→ Task A: From the telemetry documentation, transcribe the passage from "if (this.samples.length >= MAX_SAMPLES)" up to and including "sensible memory budget.".
→ Task B: In the telemetry documentation, what is the maximum number of entries the sample history can hold?

Performance

Telemetry

street’s TelemetryTracker collects heap usage, request latency, and error rates. All history is stored in a bounded ring buffer — it never grows unboundedly.

Setup

import { TelemetryTracker, telemetryMiddleware } from './telemetry/tracker.js';

const telemetry = new TelemetryTracker(60_000);   // Collect a sample every 60 seconds
container.register(TelemetryTracker, telemetry);

app.use(telemetryMiddleware(telemetry));           // Record every request

What is tracked

Metric	Description
`heapUsedMb`	V8 heap used (MB)
`rss`	Resident set size (MB) — total process memory
`latencyP50`	Median request latency (ms)
`latencyP99`	99th percentile latency (ms)
`requestCount`	Total requests since start
`errorCount`	Total error responses since start

Accessing metrics

// Snapshot: current values
const snap = telemetry.snapshot();
console.log(`Heap: ${snap.heapUsedMb.toFixed(1)} MB`);
console.log(`P99 latency: ${snap.latencyP99.toFixed(1)} ms`);

// History: last N samples
const history = telemetry.getHistory(60);    // Last 60 minutes (at 1/min)

// Health summary
const health = telemetry.health();
// {
//   status: 'ok',
//   uptime: 3600,
//   pid: 12345,
//   heap: { usedMb: '45.2', rssMb: '120.5' },
//   requests: { total: 15000, errors: 12 },
//   latency: { p50Ms: '2.3', p99Ms: '45.0' },
//   timestamp: '2024-01-15T10:23:45.123Z'
// }

The `/api/health` endpoint

The built-in HealthController exposes:

# Real-time health + DB check
curl http://localhost:3000/api/health

# Telemetry history (last 60 samples)
curl http://localhost:3000/api/metrics?count=60

Health response format:

{
  "status": "ok",
  "uptime": 3600.5,
  "pid": 12345,
  "heap": { "usedMb": "45.2", "rssMb": "120.5" },
  "requests": { "total": 15000, "errors": 12 },
  "latency": { "p50Ms": "2.3", "p99Ms": "45.0" },
  "timestamp": "2024-01-15T10:23:45.123Z",
  "checks": {
    "database": { "status": "ok", "latencyMs": 2 }
  },
  "pool": { "size": 5, "idle": 3 }
}

Status is "degraded" if any check fails or heap exceeds 900 MB.

Ring buffer sizing

Samples are collected every collectIntervalMs (default 60,000 ms). The history holds at most MAX_SAMPLES (1,440) entries — exactly 24 hours at 1 sample/minute. When the buffer is full, the oldest sample is dropped:

if (this.samples.length >= MAX_SAMPLES) {
  this.samples.shift();   // O(n) — acceptable at 1/min frequency
}

For higher-frequency sampling (e.g., every 10 seconds), reduce MAX_SAMPLES or increase collectIntervalMs to stay within a sensible memory budget.

→ Material provided:

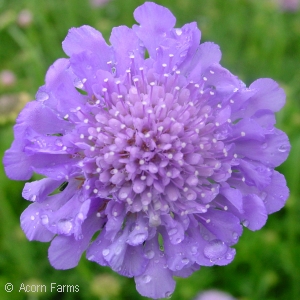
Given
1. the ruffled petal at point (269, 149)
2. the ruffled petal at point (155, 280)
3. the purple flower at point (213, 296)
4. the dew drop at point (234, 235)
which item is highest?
the ruffled petal at point (269, 149)

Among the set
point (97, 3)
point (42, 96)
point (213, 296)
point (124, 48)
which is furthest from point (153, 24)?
point (97, 3)

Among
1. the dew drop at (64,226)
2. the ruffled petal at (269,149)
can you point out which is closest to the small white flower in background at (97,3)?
the ruffled petal at (269,149)

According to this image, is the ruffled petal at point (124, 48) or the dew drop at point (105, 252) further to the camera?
the ruffled petal at point (124, 48)

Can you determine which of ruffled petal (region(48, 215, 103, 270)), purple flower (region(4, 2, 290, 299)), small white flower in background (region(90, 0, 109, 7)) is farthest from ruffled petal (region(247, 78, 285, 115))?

→ Correct response A:
if (this.samples.length >= MAX_SAMPLES) {
  this.samples.shift();   // O(n) — acceptable at 1/min frequency
}

For higher-frequency sampling (e.g., every 10 seconds), reduce MAX_SAMPLES or increase collectIntervalMs to stay within a sensible memory budget.

→ Correct response B: 1,440 entries (MAX_SAMPLES), which is 24 hours at one sample per minute.